The investment thesis is under significant pressure. While the fundamental drivers remain intact—analysts continue to anticipate strength with potential new highs driven by green technology demand—the current price action suggests either a reassessment of near-term demand prospects or broader risk-off positioning. The 21.78% monthly decline contradicts the bullish analyst expectations from late February, indicating a disconnect between fundamental projections and market pricing. Silver's dual nature as both an industrial metal and wealth preservation asset creates conflicting signals: industrial demand supports higher prices, but the current correction suggests either economic growth concerns or profit-taking after the 47.78% six-month rally. The breakdown below support levels indicates technical deterioration that may require stabilization before the fundamental thesis can reassert itself.

Key Drivers

The primary driver remains silver's industrial demand profile, with over 50% of demand coming from industrial use in electronics, electric vehicles, and solar energy.

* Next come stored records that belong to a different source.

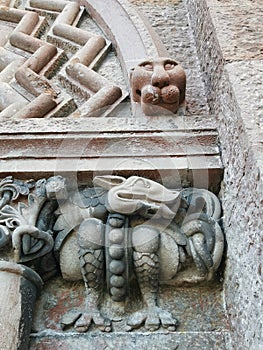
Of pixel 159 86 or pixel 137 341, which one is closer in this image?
pixel 137 341

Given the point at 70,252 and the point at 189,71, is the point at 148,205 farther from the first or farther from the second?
the point at 189,71

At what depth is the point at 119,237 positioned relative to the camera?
1.47 m

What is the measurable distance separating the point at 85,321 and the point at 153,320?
17cm

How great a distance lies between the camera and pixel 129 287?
1516 mm

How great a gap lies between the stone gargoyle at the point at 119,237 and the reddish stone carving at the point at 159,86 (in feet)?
1.07

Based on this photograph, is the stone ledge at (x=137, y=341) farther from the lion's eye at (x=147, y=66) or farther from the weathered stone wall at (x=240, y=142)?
the lion's eye at (x=147, y=66)

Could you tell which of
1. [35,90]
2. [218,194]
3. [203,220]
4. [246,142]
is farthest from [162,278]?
[35,90]

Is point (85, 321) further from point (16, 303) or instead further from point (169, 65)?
point (169, 65)

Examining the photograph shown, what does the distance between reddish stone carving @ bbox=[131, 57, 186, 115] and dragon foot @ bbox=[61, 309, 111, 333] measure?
0.66 metres

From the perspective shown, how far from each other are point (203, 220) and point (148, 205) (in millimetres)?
164

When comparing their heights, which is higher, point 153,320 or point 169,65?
point 169,65

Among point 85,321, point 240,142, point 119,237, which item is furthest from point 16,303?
point 240,142

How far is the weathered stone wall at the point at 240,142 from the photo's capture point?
1.28 m

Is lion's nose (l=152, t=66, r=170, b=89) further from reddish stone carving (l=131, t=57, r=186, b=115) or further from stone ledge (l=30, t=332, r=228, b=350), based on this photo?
stone ledge (l=30, t=332, r=228, b=350)
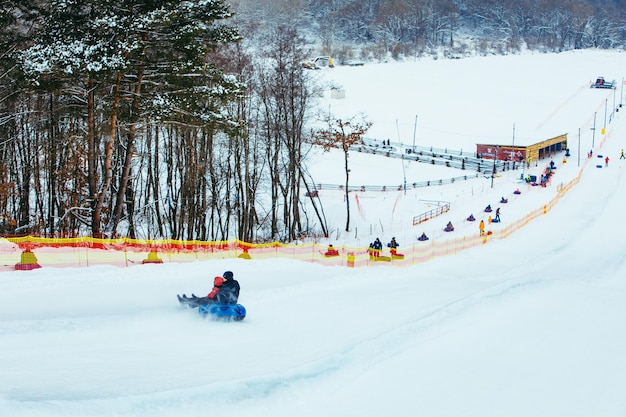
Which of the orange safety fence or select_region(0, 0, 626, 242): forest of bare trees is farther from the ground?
select_region(0, 0, 626, 242): forest of bare trees

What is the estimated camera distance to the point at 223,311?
1292cm

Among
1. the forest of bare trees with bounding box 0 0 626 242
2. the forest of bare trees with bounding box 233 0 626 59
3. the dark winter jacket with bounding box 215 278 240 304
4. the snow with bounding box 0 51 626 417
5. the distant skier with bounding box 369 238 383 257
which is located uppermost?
the forest of bare trees with bounding box 233 0 626 59

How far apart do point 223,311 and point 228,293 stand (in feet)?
1.20

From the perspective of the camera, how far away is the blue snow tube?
12.9 meters

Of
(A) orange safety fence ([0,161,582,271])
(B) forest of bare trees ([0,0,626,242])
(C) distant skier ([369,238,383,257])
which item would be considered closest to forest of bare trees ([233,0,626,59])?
(B) forest of bare trees ([0,0,626,242])

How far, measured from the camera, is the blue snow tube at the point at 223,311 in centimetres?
1292

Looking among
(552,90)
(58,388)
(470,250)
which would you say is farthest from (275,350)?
(552,90)

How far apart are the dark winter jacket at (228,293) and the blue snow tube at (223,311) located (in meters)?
0.11

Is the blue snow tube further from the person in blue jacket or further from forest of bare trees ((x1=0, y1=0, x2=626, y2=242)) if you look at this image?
forest of bare trees ((x1=0, y1=0, x2=626, y2=242))

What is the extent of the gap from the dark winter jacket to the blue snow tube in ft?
0.35

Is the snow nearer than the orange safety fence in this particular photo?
Yes

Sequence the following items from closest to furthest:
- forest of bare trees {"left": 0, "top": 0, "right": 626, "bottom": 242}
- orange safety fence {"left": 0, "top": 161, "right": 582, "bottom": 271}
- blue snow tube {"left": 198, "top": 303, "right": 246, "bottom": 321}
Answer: blue snow tube {"left": 198, "top": 303, "right": 246, "bottom": 321} → orange safety fence {"left": 0, "top": 161, "right": 582, "bottom": 271} → forest of bare trees {"left": 0, "top": 0, "right": 626, "bottom": 242}

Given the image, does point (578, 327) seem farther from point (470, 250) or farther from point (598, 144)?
point (598, 144)

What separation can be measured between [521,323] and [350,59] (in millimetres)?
137352
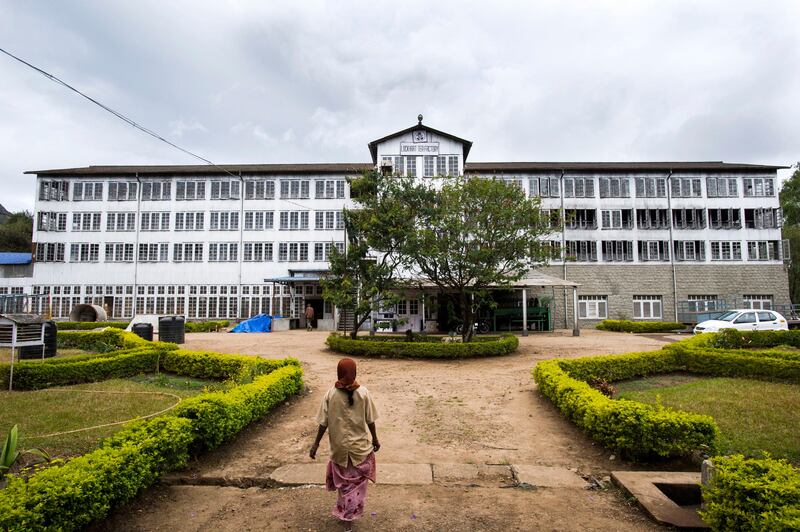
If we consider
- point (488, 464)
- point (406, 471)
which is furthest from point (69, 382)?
point (488, 464)

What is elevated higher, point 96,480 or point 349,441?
point 349,441

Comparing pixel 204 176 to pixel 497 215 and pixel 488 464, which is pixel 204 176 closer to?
pixel 497 215

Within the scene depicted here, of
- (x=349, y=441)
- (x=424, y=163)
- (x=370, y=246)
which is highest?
(x=424, y=163)

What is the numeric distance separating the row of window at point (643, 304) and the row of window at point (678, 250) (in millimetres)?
2639

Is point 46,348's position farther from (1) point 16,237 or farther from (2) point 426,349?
(1) point 16,237

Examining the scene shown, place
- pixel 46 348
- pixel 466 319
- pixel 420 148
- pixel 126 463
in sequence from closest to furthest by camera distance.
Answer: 1. pixel 126 463
2. pixel 46 348
3. pixel 466 319
4. pixel 420 148

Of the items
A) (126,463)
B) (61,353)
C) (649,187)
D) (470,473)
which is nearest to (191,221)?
(61,353)

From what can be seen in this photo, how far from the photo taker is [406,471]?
5.81 meters

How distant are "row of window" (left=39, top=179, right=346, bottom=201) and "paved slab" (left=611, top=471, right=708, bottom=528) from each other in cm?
3177

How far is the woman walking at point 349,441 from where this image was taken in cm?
442

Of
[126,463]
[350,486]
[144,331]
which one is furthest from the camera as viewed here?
[144,331]

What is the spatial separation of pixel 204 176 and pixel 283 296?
1045 cm

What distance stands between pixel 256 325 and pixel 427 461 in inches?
963

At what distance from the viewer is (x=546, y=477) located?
5.69m
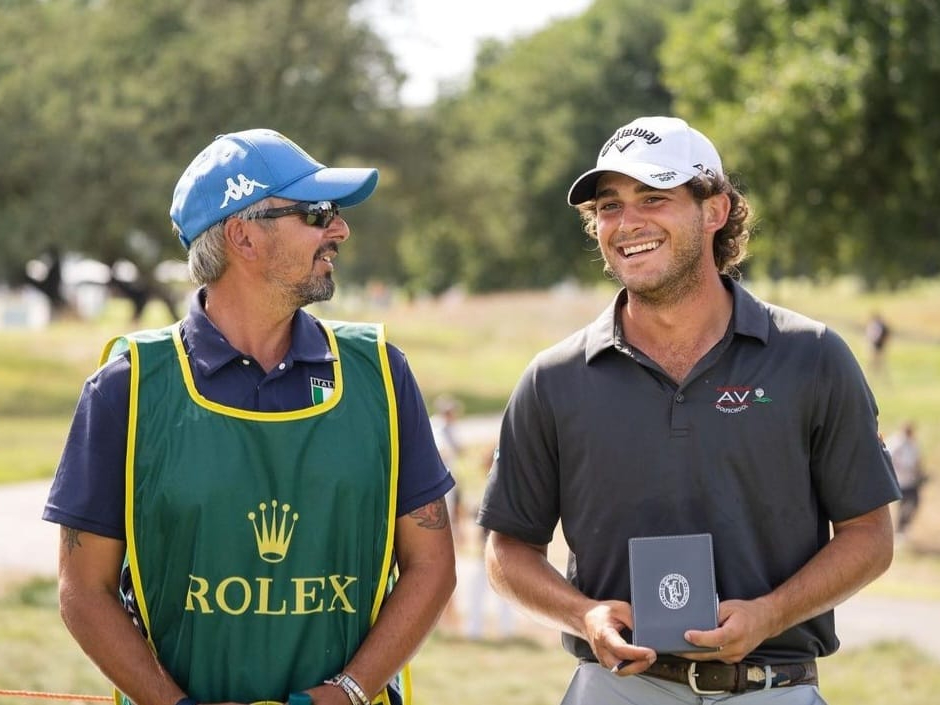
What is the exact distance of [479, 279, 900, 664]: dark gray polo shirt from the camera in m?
3.50

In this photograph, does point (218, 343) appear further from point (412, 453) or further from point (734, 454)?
point (734, 454)

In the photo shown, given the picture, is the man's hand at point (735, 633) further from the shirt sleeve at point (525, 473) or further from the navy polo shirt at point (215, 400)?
the navy polo shirt at point (215, 400)

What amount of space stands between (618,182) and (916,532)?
2007 cm

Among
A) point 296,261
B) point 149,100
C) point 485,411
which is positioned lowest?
point 485,411

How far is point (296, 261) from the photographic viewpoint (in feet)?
11.1

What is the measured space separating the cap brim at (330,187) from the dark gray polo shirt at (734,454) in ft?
2.32

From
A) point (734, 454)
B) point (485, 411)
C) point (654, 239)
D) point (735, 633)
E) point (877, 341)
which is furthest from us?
point (877, 341)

This creates both opportunity and vulnerability—growth in green technologies supports demand, but economic slowdown concerns can trigger sharp corrections. Silver's price sensitivity compared to gold reflects its industrial applications, making it more volatile during periods of economic uncertainty. The accessibility factor continues to support retail investor interest, with silver trading at considerably lower prices per ounce than gold or platinum and offering multiple investment vehicles including ETFs, physical bullion, and leveraged trading options up to 20:1. The current correction may reflect profit-taking after last year's 25% rally or concerns about near-term industrial demand, though the structural thesis around green technology adoption remains unchanged.

Technical Analysis

SLV has broken critical support at $61.52 (March 21st low), establishing a new low at $61.86 and confirming downside momentum. The ETF has now declined in 7 of the last 8 trading sessions, with only brief respites on March 23rd and 25th failing to establish a sustainable recovery. The 5-day decline of 5.82% and 1-month decline of 21.78% indicate strong selling pressure with no signs of capitulation or stabilization. Resistance now exists at multiple levels: $65.94 (March 25th high), $68-70 range (pre-correction levels), and the psychological $70 level that represented the peak before the selloff began. The breakdown below $61.52 opens downside risk toward the $58-60 range, representing a potential retest of levels from six months ago. The velocity of the decline—losing over 20% in one month—suggests either forced liquidation or a fundamental reassessment of near-term prospects.